§ **Exercise directions**
Rewrite the entries from the line containing "Is [340,260] situated" through the end of the entries, replacing "viewed" with "seen" and leaving everything else unchanged.

(Collected data)
□ □ □ □

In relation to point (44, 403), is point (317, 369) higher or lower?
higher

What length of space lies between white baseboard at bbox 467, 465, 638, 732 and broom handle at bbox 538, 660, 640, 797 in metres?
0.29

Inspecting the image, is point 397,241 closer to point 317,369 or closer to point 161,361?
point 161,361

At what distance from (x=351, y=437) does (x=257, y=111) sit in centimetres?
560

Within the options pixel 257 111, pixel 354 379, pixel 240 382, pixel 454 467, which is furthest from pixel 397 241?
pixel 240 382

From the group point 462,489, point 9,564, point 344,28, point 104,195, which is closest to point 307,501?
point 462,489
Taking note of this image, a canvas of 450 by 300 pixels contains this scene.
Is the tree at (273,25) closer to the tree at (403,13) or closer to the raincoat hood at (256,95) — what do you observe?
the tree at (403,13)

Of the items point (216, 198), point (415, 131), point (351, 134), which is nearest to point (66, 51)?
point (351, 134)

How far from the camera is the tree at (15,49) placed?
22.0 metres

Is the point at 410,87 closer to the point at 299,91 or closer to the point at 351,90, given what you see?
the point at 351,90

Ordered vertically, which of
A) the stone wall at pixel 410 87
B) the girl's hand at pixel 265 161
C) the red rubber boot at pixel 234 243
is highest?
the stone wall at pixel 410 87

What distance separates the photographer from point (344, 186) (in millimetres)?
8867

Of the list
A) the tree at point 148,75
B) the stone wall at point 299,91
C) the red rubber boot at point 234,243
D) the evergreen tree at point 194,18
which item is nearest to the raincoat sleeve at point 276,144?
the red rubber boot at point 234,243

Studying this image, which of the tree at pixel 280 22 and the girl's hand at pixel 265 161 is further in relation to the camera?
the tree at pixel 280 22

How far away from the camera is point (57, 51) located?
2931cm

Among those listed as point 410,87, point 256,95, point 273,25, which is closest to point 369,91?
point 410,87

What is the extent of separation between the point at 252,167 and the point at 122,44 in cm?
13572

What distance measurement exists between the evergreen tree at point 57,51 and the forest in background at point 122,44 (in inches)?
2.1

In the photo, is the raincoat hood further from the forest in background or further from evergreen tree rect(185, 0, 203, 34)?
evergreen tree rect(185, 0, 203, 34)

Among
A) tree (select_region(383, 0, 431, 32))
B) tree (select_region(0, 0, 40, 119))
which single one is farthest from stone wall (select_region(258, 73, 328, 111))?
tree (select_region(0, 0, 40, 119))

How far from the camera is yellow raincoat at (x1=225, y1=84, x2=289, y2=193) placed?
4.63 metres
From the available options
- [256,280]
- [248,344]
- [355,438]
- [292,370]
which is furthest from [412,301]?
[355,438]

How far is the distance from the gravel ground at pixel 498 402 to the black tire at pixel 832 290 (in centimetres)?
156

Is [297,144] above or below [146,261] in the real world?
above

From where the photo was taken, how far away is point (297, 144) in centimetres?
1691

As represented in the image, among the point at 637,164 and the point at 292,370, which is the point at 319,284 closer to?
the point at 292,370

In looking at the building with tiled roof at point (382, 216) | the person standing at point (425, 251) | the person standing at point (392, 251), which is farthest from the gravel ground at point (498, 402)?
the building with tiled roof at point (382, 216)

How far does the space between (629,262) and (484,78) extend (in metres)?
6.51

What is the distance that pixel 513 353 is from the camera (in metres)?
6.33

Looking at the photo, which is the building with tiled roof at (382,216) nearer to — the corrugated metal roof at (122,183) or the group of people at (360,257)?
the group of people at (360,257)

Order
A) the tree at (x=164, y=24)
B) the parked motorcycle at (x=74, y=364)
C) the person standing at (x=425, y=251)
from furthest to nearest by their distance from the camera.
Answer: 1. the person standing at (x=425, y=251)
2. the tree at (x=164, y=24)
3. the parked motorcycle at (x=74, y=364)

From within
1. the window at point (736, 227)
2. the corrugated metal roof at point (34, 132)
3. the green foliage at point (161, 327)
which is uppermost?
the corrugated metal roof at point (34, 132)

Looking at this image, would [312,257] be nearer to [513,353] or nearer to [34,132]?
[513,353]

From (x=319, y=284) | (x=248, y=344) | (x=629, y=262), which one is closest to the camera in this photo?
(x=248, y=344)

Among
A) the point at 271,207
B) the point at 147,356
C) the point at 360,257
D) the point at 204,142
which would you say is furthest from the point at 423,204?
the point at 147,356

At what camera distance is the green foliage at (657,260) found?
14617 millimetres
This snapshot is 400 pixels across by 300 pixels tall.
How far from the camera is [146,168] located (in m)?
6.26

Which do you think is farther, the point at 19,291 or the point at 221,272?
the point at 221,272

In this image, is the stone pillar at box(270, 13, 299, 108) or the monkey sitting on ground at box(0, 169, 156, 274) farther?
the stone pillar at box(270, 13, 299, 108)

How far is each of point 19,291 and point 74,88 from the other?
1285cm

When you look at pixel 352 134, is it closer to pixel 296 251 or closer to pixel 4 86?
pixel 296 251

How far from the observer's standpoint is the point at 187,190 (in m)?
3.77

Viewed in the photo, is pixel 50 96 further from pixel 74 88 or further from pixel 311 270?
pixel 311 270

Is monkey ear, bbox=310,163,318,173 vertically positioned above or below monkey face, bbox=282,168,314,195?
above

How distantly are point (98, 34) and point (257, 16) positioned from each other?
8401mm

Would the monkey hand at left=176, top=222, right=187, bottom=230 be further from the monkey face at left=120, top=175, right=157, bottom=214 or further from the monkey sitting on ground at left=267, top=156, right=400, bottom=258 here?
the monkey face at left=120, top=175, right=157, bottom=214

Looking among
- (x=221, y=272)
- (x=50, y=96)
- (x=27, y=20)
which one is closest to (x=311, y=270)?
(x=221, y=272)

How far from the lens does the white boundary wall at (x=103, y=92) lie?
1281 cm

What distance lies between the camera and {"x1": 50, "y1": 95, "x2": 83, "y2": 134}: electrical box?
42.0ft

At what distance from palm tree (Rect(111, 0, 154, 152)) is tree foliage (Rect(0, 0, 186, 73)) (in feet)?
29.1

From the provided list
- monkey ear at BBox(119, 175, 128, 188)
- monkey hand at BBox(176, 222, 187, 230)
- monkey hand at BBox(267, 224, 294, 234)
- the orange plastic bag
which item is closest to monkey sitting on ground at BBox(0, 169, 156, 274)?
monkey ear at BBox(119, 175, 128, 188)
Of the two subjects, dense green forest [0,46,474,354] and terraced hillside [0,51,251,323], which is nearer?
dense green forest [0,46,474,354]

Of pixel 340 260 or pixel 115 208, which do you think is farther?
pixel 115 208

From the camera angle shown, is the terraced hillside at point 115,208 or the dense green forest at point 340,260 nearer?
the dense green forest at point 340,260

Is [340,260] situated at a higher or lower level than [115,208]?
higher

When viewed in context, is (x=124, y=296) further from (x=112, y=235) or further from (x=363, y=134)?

□ □ □ □

§ **Response**
Is [340,260] situated at a higher or lower level than [115,208]?
higher

When seen in context, is (x=124, y=296) further from (x=112, y=235) or further from (x=363, y=134)?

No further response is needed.